This Day in Georgia Civil War History
December 14, 1862
Soldier Wrote of Battle of Frederickburg
A Georgia soldier wrote home to his wife, describing what he witnessed at the Battle of Fredericksburg.
“…Again I have to record the clash of arms. On the morning of the 11th, I was awakened from sleep by the roaring cannon and the bursting shells in the city. It seems that about 5 o’clock in the morning, the enemy had attempted to throw pontoon bridges across the river. Our men, know these plans, gave them to understand that they would have something to do and the battle began at once. It being the plan of General Lee to fall back and let them cross after firing, it was according[ly] done and they commenced shelling the city, which they continued to do all day, our battery not firing on them but held out. … They set the city on fire about 3 o’clock. … The firing continued all day Thursday, and Thursday night they crossed the river and next day the battle opened at daylight with increased energy.

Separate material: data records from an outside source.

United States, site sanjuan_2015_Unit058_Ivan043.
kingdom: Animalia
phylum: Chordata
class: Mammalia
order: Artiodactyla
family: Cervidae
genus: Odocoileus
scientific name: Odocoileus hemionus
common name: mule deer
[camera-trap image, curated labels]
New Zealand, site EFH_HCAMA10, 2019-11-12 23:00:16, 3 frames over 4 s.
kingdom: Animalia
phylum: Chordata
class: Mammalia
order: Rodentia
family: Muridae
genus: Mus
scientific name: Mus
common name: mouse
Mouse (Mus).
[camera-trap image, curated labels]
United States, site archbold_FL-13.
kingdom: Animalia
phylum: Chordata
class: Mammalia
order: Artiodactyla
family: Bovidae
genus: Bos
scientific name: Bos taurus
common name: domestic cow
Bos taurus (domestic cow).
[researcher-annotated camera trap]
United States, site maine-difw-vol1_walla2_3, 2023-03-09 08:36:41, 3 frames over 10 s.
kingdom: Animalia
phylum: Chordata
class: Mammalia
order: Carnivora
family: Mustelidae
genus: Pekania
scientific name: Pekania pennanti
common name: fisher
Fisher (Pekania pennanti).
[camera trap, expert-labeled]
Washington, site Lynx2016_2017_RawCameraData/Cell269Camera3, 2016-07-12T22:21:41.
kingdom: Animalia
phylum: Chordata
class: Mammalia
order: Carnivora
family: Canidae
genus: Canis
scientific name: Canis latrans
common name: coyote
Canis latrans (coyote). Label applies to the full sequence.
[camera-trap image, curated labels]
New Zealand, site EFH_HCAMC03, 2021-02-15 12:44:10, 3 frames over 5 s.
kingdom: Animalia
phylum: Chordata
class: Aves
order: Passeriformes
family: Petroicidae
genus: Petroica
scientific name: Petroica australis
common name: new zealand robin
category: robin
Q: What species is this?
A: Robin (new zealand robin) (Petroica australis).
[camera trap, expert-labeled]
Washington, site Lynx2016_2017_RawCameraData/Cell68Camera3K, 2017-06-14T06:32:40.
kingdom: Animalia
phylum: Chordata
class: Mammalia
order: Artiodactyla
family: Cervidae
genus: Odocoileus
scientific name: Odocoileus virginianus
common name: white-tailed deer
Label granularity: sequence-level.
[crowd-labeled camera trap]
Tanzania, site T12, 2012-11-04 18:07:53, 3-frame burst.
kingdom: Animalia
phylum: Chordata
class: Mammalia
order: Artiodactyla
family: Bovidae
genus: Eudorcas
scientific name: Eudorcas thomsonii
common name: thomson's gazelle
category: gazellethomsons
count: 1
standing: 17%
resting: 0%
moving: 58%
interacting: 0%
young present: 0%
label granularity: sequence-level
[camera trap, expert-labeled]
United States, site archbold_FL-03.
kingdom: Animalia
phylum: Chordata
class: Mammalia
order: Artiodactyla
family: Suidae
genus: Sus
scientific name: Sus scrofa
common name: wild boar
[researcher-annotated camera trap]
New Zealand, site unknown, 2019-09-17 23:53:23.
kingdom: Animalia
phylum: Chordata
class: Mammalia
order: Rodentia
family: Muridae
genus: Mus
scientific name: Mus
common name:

All day the firing continued with great fury and progress. … And again Saturday the 13th the conflict commenced with more fury than ever, all up and down the river for ten miles. You could hear nothing but the roar of cannon and after a while the musketry began, and it seemed as though you had set fire to a canebrake of a thousand acres. …you could see the Yankees charge our batteries and could see them run back as often. One battery they charged seven times, but were driven back as often with great slaughter. … The battle continued all along the lines and no doubt the enemy was badly whipped. … Already some of the noblest sons of Georgia have fallen, among them T.R.R. Cobb was killed on yesterday. …” Source: Mills Lane (ed.), “Dear Mother: Don’t grieve about me. If I get killed, I’ll only be dead.”: Letters from Georgia Soldiers in the Civil War (Savannah: Beehive Press, 1990), pp. 197-199.